Home lab & data vault

Explore

Pages

Data recovery and look back aka time machine

Created: 2023-12-10 Last update: 2023-12-12

I recently tried to explain a little bit about my backup and recovery strategy on reddit, and a fellow redditor made comments that suggest people might have the following reactions to my explanation. So hopefully this post will clear things up! 😉

⁠

My home lab / data vault set up

This section is a summary of the details found here:

Background on my goals and data storage concepts⁠

⁠

The following diagram shows the logical implementation of the lab/vault chassis and data related topics. The red numbers highlight:

OpenZFS and the zpools - PRIMARY DATA - verifiable data storage and corruption detection

The cold storage / off-site - BACKUP 2nd copy of primary data - verifiable backup and corruption detection

6 data, 3 parity SnapRAID array - near-time parity - verifiable data storage:

Up to 3 data/store volumes can fail concurrently and be rebuilt from parity

Flexible scrubbing strategy

File level undeletion and corruption recovery

Note: The data in the pools is glacial and does not require real-time parity or high availability array features. At the time of writing, my primary data does NOT use ZFS mirroring or parity (z-raid) features. Feel free to read how I've evaluated various setups

here⁠

⁠

Here one can see there is a physical layer where the hypervisor runs a modern kernel and OpenZFS, and a virtual layer using ZFS as a foundation.

The layers flow approximately as follows:

Redundant and battery backed power supply

Chassis and hardware with ECC RAM and up to 10 GbE connectivity

Proxmox 8 Virtual Environment [

link⁠

] - Debian based with modern Ubuntu kennel, maintains own OpenZFS ZoL fork with patches

ZFS

rpool - SSD zpool mirror for proxmox and rootfs for kvms and containers

PRIMARY DATA - six 5TB single disk encrypted zpools - spinning rust with Intel 900p to boost synchronous write workloads

BACKUP - cold storage - six 5TB single disk encrypted zpools - synchronised with data pools via ZFS replication

KVM filer [

link⁠

]

six virtual “store” volumes (XFS raw partitions on ZFS) distributed across and provisioned from the six data zpools

OMV - provides filer capabilities and services to the local net like smb and co [

link⁠

]

mergerfs - provides a single file hierarchy “union” of the n store volumes [

link⁠

]

SnapRAID array 6d 3p (triple parity) [

link⁠

]

More details here:

Background on my goals and data storage concepts⁠

⁠

Data integrity topics

My approach maintains 3 layers of checksums: 1) ZFS, 2) SnapRAID, and 3) standalone sfv format hierarchical lists

L1 - ZFS checksums

ZFS implements hierarchical checksumming of all data and metadata, ensuring that the entire storage system (zpool) can be verified on use (as non-cached data is read from underlying storage), and confirmed to be stored correctly, or remedied if corrupt (requiring parity or >1 block copies such as a mirror). Checksums are stored with a block's parent block.

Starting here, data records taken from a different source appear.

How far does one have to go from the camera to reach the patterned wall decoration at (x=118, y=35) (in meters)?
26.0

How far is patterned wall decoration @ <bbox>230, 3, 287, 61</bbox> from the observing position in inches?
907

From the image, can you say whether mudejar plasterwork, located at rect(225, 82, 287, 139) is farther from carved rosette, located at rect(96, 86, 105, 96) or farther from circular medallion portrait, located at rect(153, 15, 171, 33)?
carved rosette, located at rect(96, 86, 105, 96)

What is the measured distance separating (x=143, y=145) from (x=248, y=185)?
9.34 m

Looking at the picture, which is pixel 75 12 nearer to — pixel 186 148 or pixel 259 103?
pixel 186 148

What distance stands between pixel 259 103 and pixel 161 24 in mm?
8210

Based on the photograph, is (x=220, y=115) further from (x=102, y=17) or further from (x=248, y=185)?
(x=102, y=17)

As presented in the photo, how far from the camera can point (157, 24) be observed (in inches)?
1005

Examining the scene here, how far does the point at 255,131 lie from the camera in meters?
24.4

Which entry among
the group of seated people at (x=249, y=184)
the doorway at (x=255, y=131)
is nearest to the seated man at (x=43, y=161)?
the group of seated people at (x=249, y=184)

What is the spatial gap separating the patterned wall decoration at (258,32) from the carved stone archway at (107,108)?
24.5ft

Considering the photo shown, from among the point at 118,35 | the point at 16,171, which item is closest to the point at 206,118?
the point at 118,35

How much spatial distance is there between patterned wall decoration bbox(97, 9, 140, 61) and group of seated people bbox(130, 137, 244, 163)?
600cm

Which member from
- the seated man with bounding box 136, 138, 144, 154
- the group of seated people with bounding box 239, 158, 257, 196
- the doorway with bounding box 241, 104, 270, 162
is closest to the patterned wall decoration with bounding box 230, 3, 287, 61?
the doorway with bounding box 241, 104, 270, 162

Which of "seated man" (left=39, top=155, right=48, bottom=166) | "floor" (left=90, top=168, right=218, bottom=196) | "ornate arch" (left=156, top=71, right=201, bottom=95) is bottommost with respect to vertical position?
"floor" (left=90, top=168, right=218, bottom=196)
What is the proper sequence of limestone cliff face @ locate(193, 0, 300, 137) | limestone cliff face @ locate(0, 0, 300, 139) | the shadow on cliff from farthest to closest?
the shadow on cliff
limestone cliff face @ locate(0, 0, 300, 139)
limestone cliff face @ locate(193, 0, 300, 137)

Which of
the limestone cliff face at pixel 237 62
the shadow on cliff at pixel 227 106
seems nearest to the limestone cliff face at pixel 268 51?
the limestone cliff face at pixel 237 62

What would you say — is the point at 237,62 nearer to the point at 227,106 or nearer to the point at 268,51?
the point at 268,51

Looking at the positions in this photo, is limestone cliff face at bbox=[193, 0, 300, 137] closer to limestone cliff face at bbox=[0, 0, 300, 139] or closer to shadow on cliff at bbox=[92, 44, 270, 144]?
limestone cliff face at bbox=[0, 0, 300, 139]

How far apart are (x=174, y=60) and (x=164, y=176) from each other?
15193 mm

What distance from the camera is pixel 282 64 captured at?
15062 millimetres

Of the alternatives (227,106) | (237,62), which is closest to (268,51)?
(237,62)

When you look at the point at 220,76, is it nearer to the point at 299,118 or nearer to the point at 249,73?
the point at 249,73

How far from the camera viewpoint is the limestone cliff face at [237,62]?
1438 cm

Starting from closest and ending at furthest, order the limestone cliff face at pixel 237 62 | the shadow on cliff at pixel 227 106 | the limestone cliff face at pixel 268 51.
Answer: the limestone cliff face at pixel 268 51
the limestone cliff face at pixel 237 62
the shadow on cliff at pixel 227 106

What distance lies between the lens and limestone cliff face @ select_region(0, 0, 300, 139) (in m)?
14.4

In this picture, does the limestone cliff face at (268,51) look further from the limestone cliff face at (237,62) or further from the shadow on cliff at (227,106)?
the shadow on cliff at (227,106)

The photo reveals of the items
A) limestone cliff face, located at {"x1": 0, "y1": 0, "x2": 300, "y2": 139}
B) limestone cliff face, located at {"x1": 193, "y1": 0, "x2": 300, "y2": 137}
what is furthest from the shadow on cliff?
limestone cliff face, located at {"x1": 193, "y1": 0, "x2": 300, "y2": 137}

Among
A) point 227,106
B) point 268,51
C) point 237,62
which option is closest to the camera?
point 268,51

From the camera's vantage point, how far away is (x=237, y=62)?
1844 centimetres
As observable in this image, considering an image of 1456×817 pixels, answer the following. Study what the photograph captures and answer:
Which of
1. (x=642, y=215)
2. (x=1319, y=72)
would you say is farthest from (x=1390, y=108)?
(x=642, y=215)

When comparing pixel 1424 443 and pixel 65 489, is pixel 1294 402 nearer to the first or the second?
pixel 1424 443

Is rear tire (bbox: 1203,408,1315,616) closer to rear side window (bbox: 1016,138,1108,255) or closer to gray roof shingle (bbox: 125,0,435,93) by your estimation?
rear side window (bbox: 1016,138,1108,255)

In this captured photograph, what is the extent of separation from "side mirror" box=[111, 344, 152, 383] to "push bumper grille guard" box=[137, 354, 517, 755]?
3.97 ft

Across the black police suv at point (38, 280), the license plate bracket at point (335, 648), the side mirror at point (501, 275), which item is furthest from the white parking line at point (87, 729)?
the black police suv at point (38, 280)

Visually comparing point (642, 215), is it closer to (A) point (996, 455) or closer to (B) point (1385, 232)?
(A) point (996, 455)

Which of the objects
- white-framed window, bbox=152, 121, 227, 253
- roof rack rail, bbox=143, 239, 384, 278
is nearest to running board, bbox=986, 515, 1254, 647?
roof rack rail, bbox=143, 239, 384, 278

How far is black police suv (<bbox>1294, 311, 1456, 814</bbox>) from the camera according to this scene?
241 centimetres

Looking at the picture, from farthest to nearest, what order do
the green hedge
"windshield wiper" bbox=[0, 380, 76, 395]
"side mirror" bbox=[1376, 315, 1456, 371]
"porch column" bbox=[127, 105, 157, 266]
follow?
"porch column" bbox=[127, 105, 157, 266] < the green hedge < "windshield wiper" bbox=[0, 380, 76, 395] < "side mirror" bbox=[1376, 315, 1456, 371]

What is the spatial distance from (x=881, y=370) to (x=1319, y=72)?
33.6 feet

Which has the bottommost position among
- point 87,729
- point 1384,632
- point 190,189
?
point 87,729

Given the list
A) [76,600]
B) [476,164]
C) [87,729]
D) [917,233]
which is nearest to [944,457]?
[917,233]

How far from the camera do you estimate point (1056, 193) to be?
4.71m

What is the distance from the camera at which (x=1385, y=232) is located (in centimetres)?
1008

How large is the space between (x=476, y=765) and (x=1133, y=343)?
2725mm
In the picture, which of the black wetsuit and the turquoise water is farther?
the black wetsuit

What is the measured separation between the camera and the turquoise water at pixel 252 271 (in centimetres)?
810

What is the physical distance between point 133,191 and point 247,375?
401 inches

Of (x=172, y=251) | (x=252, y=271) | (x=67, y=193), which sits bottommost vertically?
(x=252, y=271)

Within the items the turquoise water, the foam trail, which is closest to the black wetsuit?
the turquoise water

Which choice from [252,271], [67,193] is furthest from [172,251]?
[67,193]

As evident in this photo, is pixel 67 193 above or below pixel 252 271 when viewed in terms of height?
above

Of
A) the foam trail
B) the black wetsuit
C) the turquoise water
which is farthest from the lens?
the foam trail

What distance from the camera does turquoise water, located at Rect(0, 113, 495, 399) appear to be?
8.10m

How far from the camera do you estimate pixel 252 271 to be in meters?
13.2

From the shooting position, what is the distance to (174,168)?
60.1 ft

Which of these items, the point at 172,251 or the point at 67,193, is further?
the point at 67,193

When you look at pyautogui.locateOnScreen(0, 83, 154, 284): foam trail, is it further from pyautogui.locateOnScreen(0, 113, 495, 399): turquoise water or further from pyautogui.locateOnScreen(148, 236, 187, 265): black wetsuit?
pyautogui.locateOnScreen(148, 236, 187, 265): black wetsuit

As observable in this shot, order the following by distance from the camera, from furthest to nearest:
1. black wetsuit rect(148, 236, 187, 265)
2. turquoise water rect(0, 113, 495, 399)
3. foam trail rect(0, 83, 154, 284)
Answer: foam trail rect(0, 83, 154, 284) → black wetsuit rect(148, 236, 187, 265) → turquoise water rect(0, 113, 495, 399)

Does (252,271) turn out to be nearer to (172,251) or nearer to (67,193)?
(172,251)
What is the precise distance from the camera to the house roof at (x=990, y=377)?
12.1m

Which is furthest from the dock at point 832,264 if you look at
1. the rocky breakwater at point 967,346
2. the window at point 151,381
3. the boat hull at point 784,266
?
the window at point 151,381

Multiple checksum algorithms are supported and some support advanced features such as nopwrite, where OpenZFS compares the checksums of incoming writes to the checksums of the existing on-disk data and avoids issuing any write i/o for data that has not changed.

L2 - SnapRAID checksums

SnapRAID is a filesystem level, near-time parity solution that offers to maintain checksums and parity information for a collection of drives (or paths) - the logical array. It is possible to verify individual files, one or more drives, and offers a flexible scrubbing rather than only the full array. An array supports up to 6/hexa parities. A major advantage of SnapRAID is that it is not fussy about the size and type of drives and supports a mixed drive array, and because the array is logical, drives can be accessed independently of the array, i.e. data is independent of the host hardware and the SnapRAID software.

L3 - Standalone checksums

Motto: “To be sure, to be sure!” Each data “store” volume maintains a standalone set of checksums of it’s file hierarchy. The sfv checksum format is used [

link⁠

] which is interoperable with tools such as cfv and rhash. The checksums are occasionally updated to reflect the latest changes in the file hierarchy. The checksums can be used for independent verification of file integrity. A specific use case in the past was to verify large copy jobs of data with rsync from one location to another and to be able to independently verify that everything went as expected and nothing bad happened like read holes on the source system, or write holes on the destination system, and so on. ZFS and SnapRAID are not infallible, a fascinating recent example was a silent corruption bug in OpenZFS (Issue #15526) that had been in the source code for a long time but was difficult and unlikely to reproduce under typical workloads [

link⁠

]. A lot of folks wished they had independent checksums to verify whether they were affected or not.

Data scrubbing

Scrubbing is the technique of verifying that stored data matches known good checksums - that data is integral.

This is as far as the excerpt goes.